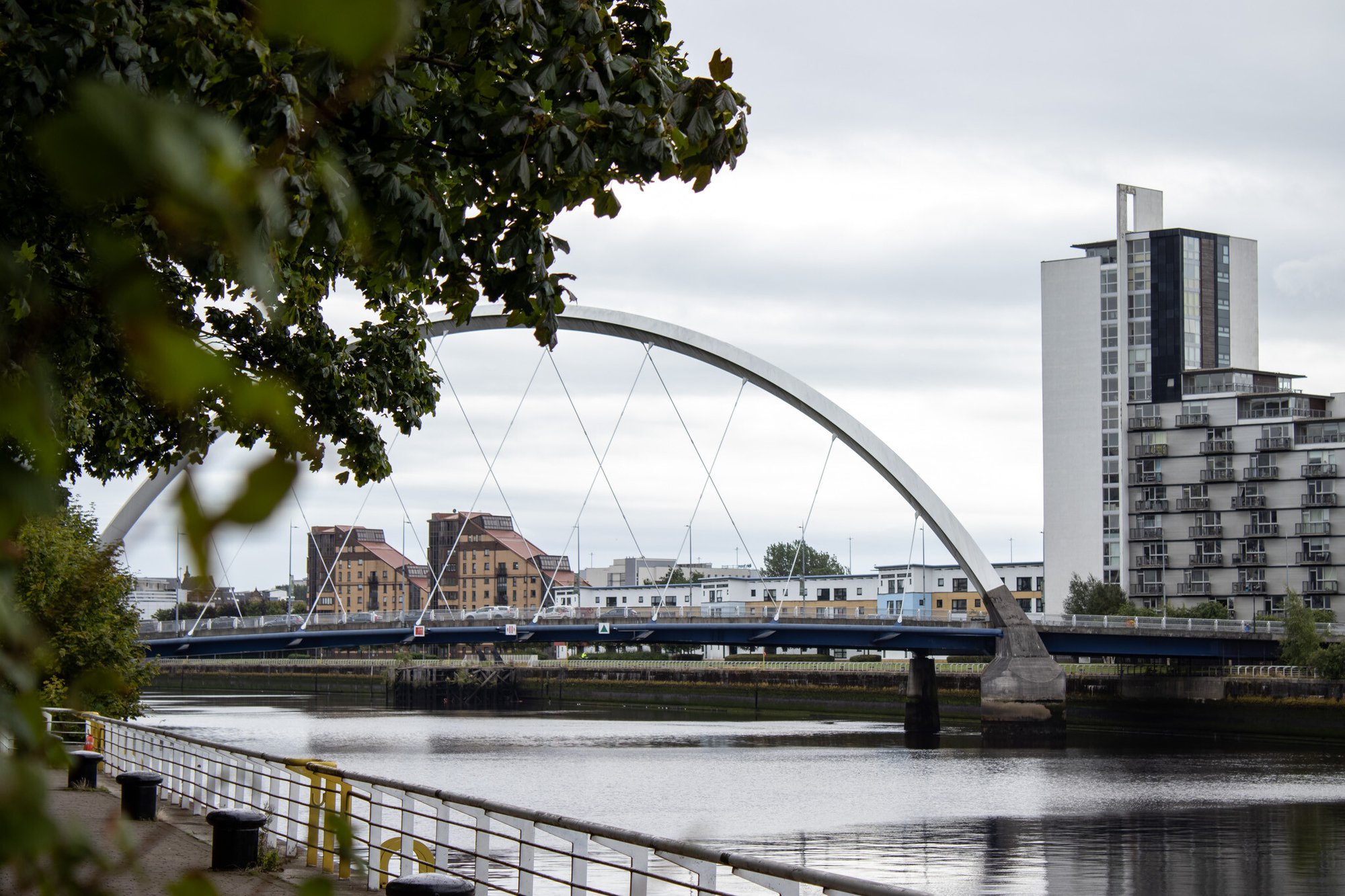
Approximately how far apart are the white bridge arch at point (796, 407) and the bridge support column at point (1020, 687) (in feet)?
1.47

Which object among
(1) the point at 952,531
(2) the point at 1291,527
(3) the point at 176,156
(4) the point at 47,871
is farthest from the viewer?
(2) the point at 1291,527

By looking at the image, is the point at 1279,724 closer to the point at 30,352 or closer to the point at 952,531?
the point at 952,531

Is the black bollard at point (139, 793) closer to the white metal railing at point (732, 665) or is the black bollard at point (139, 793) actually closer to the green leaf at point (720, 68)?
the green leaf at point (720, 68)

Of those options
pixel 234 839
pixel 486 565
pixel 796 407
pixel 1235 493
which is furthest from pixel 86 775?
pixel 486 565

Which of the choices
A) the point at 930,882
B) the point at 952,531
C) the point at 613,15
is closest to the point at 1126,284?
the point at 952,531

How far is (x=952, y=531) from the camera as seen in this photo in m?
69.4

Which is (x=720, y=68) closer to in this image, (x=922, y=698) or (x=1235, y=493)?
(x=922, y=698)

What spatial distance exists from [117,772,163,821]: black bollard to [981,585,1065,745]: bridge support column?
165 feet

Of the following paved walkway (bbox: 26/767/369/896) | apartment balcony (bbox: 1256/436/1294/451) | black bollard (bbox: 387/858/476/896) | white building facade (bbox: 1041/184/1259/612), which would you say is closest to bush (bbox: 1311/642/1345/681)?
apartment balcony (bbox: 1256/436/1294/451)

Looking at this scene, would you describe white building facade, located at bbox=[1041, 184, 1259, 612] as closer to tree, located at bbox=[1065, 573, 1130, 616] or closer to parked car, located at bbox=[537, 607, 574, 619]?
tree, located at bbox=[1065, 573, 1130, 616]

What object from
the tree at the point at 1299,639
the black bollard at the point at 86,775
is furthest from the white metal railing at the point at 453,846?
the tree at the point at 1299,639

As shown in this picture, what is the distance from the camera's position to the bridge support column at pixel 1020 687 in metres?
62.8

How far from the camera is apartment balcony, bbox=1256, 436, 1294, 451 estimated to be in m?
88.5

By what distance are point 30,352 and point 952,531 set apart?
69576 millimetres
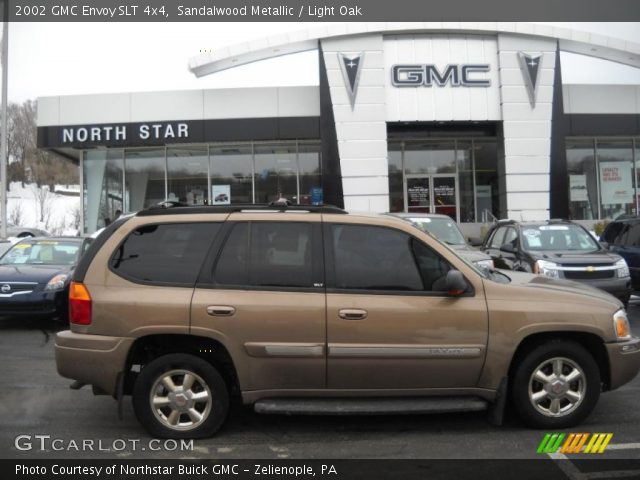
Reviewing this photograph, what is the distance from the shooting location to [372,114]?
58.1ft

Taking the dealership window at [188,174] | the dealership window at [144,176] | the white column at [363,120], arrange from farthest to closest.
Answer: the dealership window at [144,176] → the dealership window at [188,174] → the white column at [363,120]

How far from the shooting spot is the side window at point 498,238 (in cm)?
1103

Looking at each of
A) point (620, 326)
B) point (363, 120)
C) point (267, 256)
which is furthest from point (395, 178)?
==
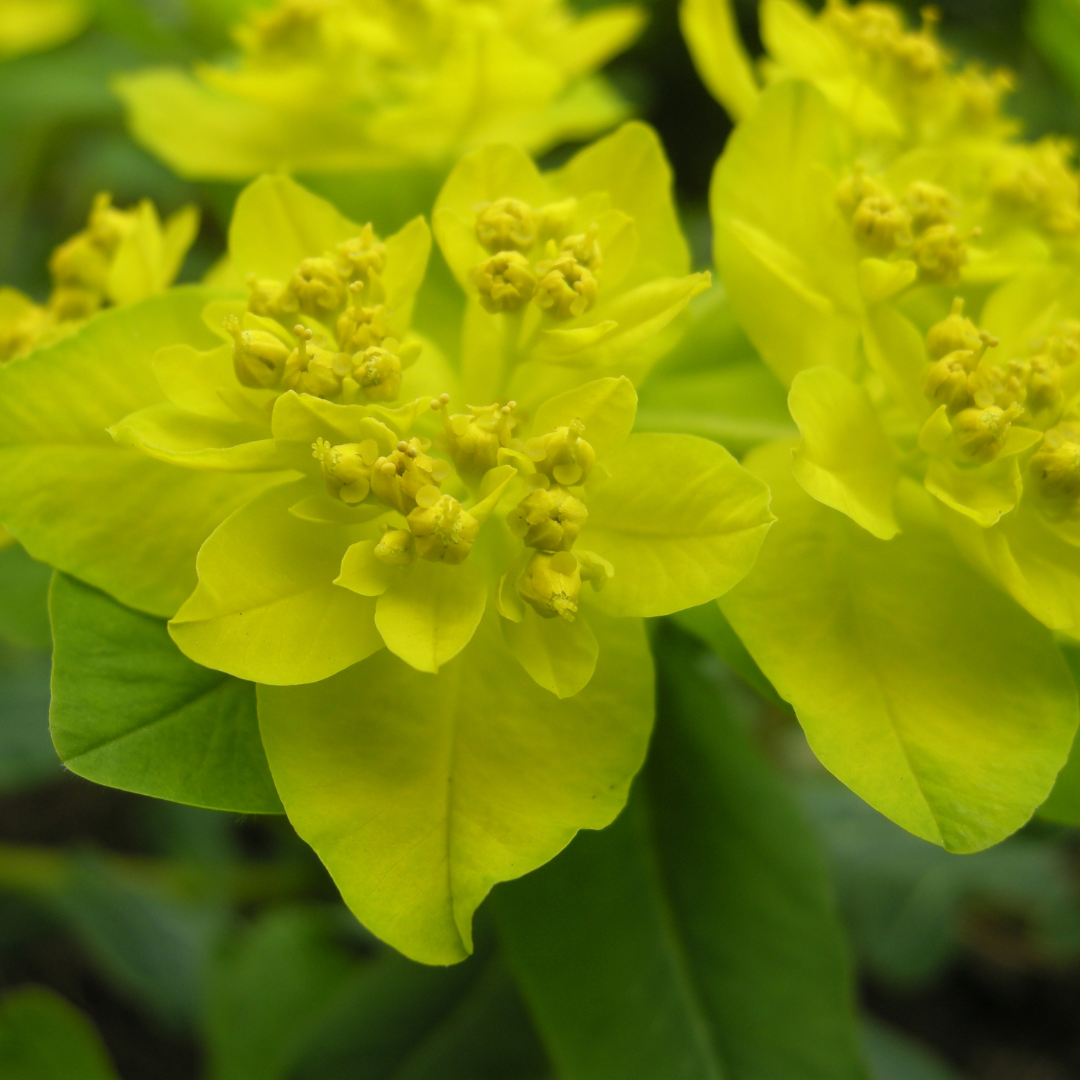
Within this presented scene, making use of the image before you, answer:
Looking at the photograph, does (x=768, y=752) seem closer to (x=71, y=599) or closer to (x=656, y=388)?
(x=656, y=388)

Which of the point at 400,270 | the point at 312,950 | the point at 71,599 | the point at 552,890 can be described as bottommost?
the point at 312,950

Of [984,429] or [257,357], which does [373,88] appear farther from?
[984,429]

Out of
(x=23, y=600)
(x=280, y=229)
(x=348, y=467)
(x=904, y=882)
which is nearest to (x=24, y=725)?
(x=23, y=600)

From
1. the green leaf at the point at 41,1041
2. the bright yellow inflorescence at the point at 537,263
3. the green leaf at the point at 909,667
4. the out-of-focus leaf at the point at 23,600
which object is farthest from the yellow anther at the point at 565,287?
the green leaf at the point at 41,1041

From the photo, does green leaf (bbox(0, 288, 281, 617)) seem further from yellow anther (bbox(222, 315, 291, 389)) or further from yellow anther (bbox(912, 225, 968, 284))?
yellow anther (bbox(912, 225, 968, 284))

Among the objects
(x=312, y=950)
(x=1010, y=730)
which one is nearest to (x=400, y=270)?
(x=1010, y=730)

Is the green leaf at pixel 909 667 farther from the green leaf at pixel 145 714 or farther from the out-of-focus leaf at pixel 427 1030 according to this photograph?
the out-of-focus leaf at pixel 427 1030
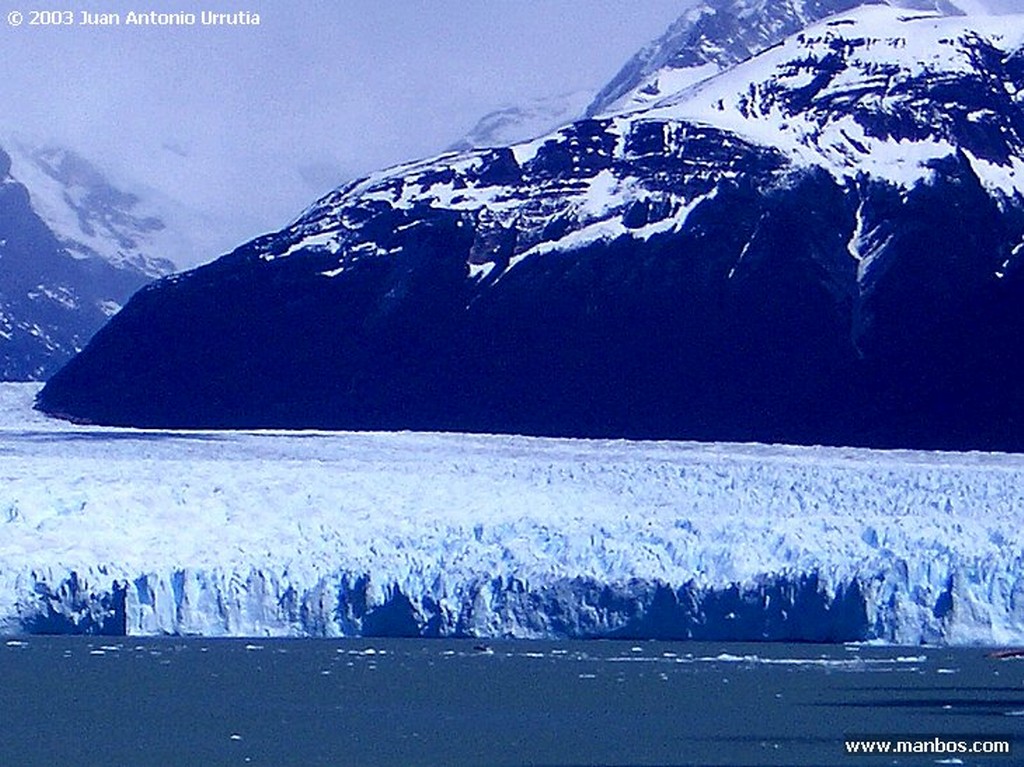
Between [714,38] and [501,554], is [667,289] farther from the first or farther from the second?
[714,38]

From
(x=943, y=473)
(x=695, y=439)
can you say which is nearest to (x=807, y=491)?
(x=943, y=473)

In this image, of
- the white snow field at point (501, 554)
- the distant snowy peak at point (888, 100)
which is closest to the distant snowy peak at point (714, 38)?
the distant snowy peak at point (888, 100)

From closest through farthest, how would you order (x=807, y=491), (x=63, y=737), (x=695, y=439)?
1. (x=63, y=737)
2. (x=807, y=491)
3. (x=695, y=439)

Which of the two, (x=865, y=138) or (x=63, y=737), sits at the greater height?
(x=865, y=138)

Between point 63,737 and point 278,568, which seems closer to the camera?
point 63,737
==
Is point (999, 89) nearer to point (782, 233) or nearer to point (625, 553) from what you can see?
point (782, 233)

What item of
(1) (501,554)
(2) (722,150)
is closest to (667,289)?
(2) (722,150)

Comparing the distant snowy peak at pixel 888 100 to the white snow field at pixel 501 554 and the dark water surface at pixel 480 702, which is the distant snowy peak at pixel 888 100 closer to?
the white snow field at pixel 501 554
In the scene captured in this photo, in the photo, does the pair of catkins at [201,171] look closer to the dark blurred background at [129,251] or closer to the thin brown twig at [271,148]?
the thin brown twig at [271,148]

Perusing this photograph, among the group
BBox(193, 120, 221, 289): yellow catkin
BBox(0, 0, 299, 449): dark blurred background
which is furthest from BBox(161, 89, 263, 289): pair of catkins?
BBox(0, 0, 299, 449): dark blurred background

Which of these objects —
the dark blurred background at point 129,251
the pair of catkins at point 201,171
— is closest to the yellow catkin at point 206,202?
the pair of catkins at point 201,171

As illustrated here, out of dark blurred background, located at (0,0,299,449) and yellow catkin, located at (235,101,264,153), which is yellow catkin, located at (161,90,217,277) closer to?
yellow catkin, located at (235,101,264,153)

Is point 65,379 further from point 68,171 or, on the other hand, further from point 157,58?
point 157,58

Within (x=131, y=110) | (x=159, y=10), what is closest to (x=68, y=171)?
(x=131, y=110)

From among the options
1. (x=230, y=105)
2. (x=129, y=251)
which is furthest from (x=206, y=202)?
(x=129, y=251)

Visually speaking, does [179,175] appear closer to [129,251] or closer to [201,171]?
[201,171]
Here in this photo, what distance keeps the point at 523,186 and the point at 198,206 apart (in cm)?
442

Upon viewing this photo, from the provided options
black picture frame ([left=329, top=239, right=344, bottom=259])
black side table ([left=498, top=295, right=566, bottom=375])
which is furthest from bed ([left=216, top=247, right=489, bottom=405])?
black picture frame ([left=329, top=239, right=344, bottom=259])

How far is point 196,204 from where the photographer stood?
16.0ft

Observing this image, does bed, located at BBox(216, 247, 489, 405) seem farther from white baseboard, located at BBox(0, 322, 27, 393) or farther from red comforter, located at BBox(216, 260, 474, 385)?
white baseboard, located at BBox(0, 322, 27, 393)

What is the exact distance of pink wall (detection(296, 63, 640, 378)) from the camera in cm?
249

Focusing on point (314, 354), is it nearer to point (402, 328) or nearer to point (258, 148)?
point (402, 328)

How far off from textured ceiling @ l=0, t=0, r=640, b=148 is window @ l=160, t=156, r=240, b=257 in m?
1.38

■ Exercise aim ■
Pull out every line of the listing above that contains the word "further". Only matches with the same capitalization count.

■ Correct output ■
From the photo, does green leaf (bbox(0, 288, 281, 617)) seem further from yellow anther (bbox(222, 315, 291, 389)) or further from yellow anther (bbox(912, 225, 968, 284))?
Is point 65,379 further from point 68,171 or, on the other hand, further from point 157,58?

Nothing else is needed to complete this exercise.